Task details:
Switch "white sponsor banner" to "white advertising banner" everywhere it occurs in the records below, and reproduce all the records with no other changes. Leave the pictures out of your answer.

[Questions about pictured scenes]
(begin)

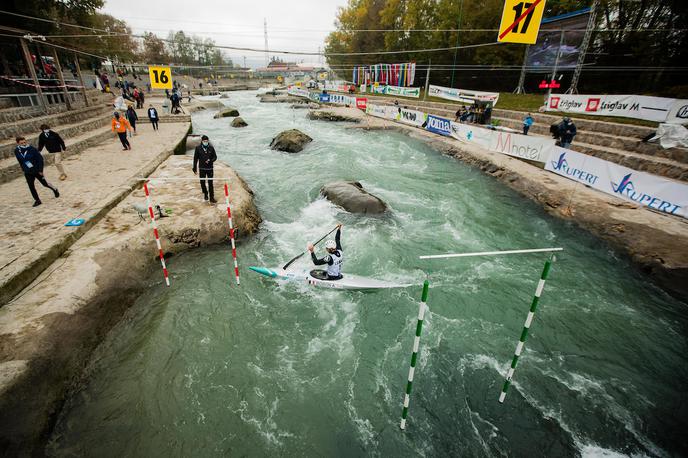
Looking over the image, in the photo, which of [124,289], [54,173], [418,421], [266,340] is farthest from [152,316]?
[54,173]

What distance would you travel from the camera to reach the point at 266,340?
21.6ft

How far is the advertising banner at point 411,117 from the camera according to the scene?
84.9 feet

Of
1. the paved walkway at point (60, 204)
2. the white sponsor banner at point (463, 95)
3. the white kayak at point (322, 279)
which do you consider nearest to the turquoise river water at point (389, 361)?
the white kayak at point (322, 279)

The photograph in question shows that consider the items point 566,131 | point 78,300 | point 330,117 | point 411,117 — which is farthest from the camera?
point 330,117

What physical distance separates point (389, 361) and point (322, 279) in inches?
100

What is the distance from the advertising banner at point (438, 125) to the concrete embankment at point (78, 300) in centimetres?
1731

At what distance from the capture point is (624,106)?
17.2 meters

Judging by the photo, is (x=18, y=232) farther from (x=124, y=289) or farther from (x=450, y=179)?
(x=450, y=179)

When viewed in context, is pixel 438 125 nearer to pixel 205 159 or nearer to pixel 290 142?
pixel 290 142

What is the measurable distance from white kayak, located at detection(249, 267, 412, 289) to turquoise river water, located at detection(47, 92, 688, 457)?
261 millimetres

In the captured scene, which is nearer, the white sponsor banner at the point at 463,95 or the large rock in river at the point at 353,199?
the large rock in river at the point at 353,199

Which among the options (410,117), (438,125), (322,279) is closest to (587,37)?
(438,125)

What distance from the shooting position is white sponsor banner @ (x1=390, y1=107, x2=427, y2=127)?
2588 cm

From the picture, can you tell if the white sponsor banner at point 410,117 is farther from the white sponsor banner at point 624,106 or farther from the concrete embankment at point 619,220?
the concrete embankment at point 619,220
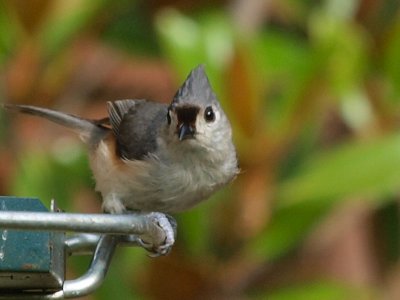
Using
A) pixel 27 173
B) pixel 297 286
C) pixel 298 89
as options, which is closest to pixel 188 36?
pixel 298 89

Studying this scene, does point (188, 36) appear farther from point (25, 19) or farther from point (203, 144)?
point (203, 144)

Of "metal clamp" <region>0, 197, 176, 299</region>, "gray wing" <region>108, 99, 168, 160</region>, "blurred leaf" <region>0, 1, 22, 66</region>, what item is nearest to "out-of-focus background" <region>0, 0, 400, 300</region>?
"blurred leaf" <region>0, 1, 22, 66</region>

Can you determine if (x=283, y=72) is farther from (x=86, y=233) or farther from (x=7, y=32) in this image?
(x=86, y=233)

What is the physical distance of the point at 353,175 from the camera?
2.94 metres

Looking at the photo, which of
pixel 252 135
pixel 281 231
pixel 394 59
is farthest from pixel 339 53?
pixel 281 231

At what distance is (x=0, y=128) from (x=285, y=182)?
2.79ft

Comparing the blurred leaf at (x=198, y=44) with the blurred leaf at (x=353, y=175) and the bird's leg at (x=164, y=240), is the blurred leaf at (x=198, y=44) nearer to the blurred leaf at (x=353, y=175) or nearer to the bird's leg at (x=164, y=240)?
the blurred leaf at (x=353, y=175)

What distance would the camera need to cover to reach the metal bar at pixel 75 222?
1.44 metres

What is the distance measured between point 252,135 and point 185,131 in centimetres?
Result: 76

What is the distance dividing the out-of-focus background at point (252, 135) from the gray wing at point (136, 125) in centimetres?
47

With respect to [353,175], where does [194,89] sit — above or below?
above

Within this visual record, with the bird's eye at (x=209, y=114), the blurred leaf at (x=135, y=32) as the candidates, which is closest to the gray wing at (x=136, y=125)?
the bird's eye at (x=209, y=114)

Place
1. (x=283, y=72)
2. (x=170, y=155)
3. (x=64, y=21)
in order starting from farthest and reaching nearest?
(x=283, y=72) < (x=64, y=21) < (x=170, y=155)

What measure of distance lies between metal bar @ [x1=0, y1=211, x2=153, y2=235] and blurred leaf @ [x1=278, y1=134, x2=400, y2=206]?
1.33 m
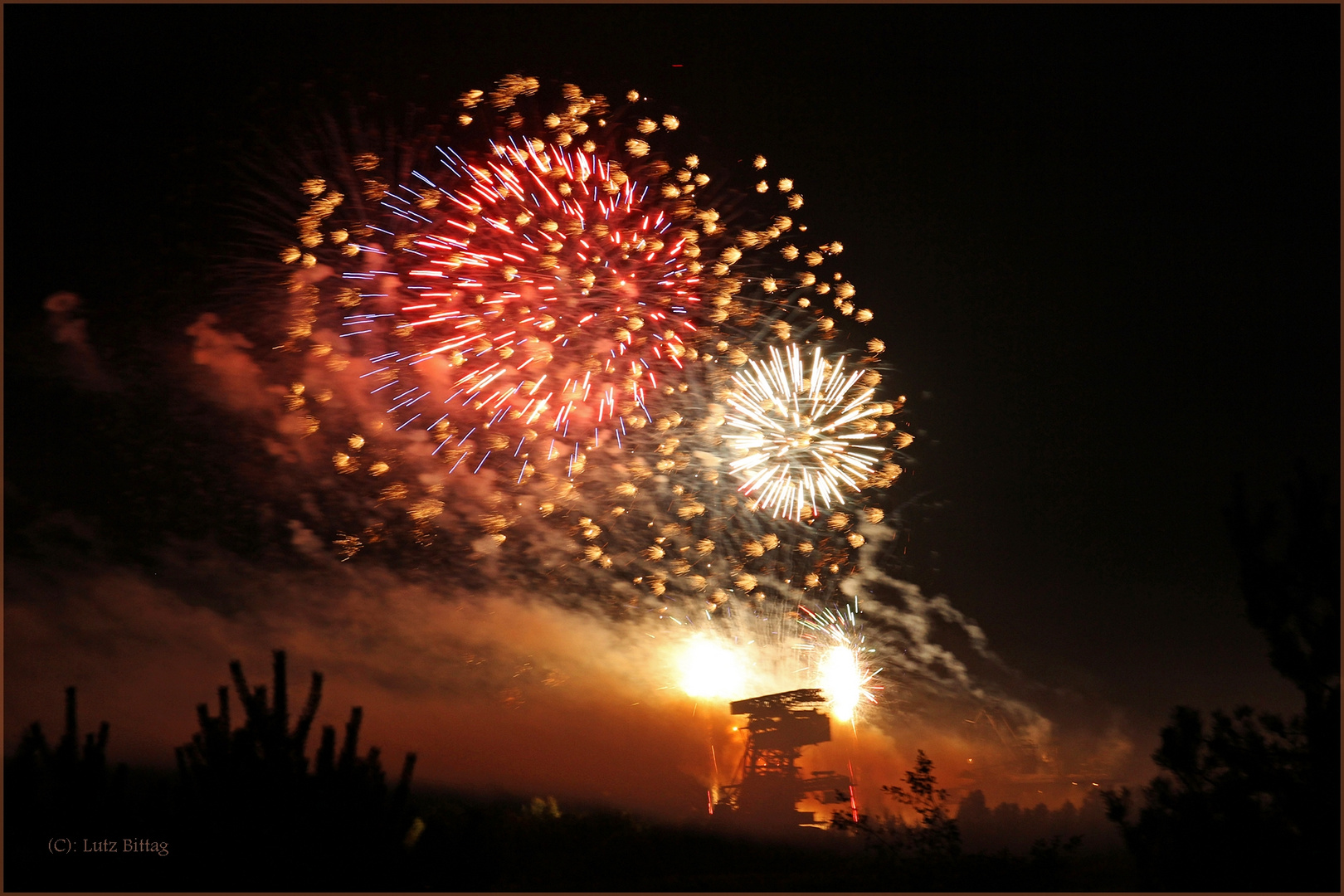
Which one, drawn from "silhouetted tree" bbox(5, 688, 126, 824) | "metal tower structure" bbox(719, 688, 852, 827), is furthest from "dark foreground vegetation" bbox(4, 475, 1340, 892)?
"metal tower structure" bbox(719, 688, 852, 827)

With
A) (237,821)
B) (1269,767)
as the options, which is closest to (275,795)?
(237,821)

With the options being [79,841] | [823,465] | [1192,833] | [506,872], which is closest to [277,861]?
[79,841]

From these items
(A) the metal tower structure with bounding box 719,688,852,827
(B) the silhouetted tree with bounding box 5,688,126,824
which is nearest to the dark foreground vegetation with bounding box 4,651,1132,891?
(B) the silhouetted tree with bounding box 5,688,126,824

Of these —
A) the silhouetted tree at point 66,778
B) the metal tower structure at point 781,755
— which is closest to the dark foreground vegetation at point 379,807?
the silhouetted tree at point 66,778

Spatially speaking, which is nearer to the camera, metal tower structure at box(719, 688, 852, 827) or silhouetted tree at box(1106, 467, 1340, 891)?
silhouetted tree at box(1106, 467, 1340, 891)

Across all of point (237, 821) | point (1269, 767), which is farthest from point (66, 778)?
point (1269, 767)

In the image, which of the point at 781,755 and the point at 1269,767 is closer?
the point at 1269,767

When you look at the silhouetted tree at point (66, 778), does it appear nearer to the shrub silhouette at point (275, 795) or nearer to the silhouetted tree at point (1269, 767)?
the shrub silhouette at point (275, 795)

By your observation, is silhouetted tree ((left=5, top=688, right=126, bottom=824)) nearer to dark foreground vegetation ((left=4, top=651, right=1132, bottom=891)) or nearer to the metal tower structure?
dark foreground vegetation ((left=4, top=651, right=1132, bottom=891))

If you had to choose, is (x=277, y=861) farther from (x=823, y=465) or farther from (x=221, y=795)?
(x=823, y=465)

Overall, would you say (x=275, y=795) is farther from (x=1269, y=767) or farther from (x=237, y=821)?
(x=1269, y=767)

(end)

Result of the task:
Looking over the image, in the photo, which of [124,289], [54,173], [418,421], [266,340] is farthest from [152,316]?
[54,173]

What distance would you travel from the camera to reach the point at 266,340?
21.6ft

How far is the advertising banner at point 411,117 from the camera according to the scene?
84.9 feet

Of
1. the paved walkway at point (60, 204)
2. the white advertising banner at point (463, 95)
3. the white kayak at point (322, 279)
which do you consider nearest to the turquoise river water at point (389, 361)?
the white kayak at point (322, 279)

The photograph in question shows that consider the items point 566,131 | point 78,300 | point 330,117 | point 411,117 — which is farthest from the camera?
point 330,117

What physical distance separates point (389, 361) and point (322, 279) in inches?
100

What is the distance from the advertising banner at point (438, 125) to the concrete embankment at point (78, 300) in centimetres?
1731

At what distance from the capture point is (624,106)?
17.2 meters

Judging by the photo, is (x=18, y=232) farther from (x=124, y=289) or farther from (x=450, y=179)?
(x=450, y=179)

When viewed in context, is pixel 438 125 nearer to pixel 205 159 or nearer to pixel 290 142?
pixel 290 142

What is the measurable distance from white kayak, located at detection(249, 267, 412, 289) to turquoise river water, located at detection(47, 92, 688, 457)?
261 millimetres

In the captured scene, which is nearer, the white advertising banner at the point at 463,95 or the large rock in river at the point at 353,199?
the large rock in river at the point at 353,199

Which among the options (410,117), (438,125), (322,279) is closest to (587,37)?
(438,125)

What distance from the shooting position is white advertising banner @ (x1=390, y1=107, x2=427, y2=127)?
2588 cm

From the picture, can you tell if the white advertising banner at point 410,117 is farther from the white advertising banner at point 624,106 or farther from the concrete embankment at point 619,220?
the concrete embankment at point 619,220
Using
A) pixel 27 173
B) pixel 297 286
C) pixel 298 89
as options, which is closest to pixel 188 36?
pixel 298 89

Studying this scene, does point (188, 36) appear farther from point (25, 19) or farther from point (203, 144)?
point (203, 144)

Of "metal clamp" <region>0, 197, 176, 299</region>, "gray wing" <region>108, 99, 168, 160</region>, "blurred leaf" <region>0, 1, 22, 66</region>, what item is nearest to "out-of-focus background" <region>0, 0, 400, 300</region>?
"blurred leaf" <region>0, 1, 22, 66</region>

Can you determine if (x=283, y=72) is farther from (x=86, y=233) or farther from (x=7, y=32) in this image?
(x=86, y=233)

What is the physical distance of the point at 353,175 from the camera?
2.94 metres

Looking at the photo, which of
pixel 252 135
pixel 281 231
pixel 394 59
is farthest from pixel 339 53?
pixel 281 231

At what distance is (x=0, y=128) from (x=285, y=182)?
2.79ft

Comparing the blurred leaf at (x=198, y=44) with the blurred leaf at (x=353, y=175) and the bird's leg at (x=164, y=240), is the blurred leaf at (x=198, y=44) nearer to the blurred leaf at (x=353, y=175) or nearer to the bird's leg at (x=164, y=240)?
the blurred leaf at (x=353, y=175)

What distance would the camera need to cover to reach the metal bar at pixel 75 222?
1.44 metres

What is the distance measured between point 252,135 and point 185,131 in centimetres?
Result: 76

What is the distance dividing the out-of-focus background at point (252, 135) from the gray wing at point (136, 125) in centimetres?
47

With respect to [353,175], where does [194,89] sit — above or below?
above

Within this visual record, with the bird's eye at (x=209, y=114), the blurred leaf at (x=135, y=32) as the candidates, which is closest to the gray wing at (x=136, y=125)?
the bird's eye at (x=209, y=114)

Place
1. (x=283, y=72)
2. (x=170, y=155)
3. (x=64, y=21)
in order starting from farthest and reaching nearest?
(x=283, y=72) < (x=64, y=21) < (x=170, y=155)

What measure of distance lies between metal bar @ [x1=0, y1=211, x2=153, y2=235] and blurred leaf @ [x1=278, y1=134, x2=400, y2=206]?
1.33 m
Which one, drawn from "silhouetted tree" bbox(5, 688, 126, 824) | "metal tower structure" bbox(719, 688, 852, 827), is furthest from "dark foreground vegetation" bbox(4, 475, 1340, 892)?
"metal tower structure" bbox(719, 688, 852, 827)

With
A) (237,821)
B) (1269,767)
as the options, which is closest to (275,795)?
(237,821)

With the options being [79,841] | [823,465] | [1192,833] | [506,872], which is closest to [277,861]?
[79,841]

From these items
(A) the metal tower structure with bounding box 719,688,852,827
(B) the silhouetted tree with bounding box 5,688,126,824
which is nearest to the dark foreground vegetation with bounding box 4,651,1132,891?
(B) the silhouetted tree with bounding box 5,688,126,824

Of these —
A) the silhouetted tree at point 66,778
B) the metal tower structure at point 781,755
— which is closest to the dark foreground vegetation at point 379,807?
the silhouetted tree at point 66,778

Spatially speaking, which is nearer to the camera, metal tower structure at box(719, 688, 852, 827) or silhouetted tree at box(1106, 467, 1340, 891)?
silhouetted tree at box(1106, 467, 1340, 891)

Across all of point (237, 821) | point (1269, 767), which is farthest from point (66, 778)?
point (1269, 767)

In the image, which of the point at 781,755 and the point at 1269,767 is closer?
the point at 1269,767

When you look at the silhouetted tree at point (66, 778), does it appear nearer to the shrub silhouette at point (275, 795) or nearer to the silhouetted tree at point (1269, 767)?
the shrub silhouette at point (275, 795)

By your observation, is silhouetted tree ((left=5, top=688, right=126, bottom=824)) nearer to dark foreground vegetation ((left=4, top=651, right=1132, bottom=891)) or nearer to the metal tower structure?
dark foreground vegetation ((left=4, top=651, right=1132, bottom=891))

If you had to choose, is (x=277, y=861) farther from (x=823, y=465) or farther from (x=221, y=795)?
(x=823, y=465)

Overall, would you say (x=275, y=795) is farther from (x=1269, y=767) or farther from (x=237, y=821)?
(x=1269, y=767)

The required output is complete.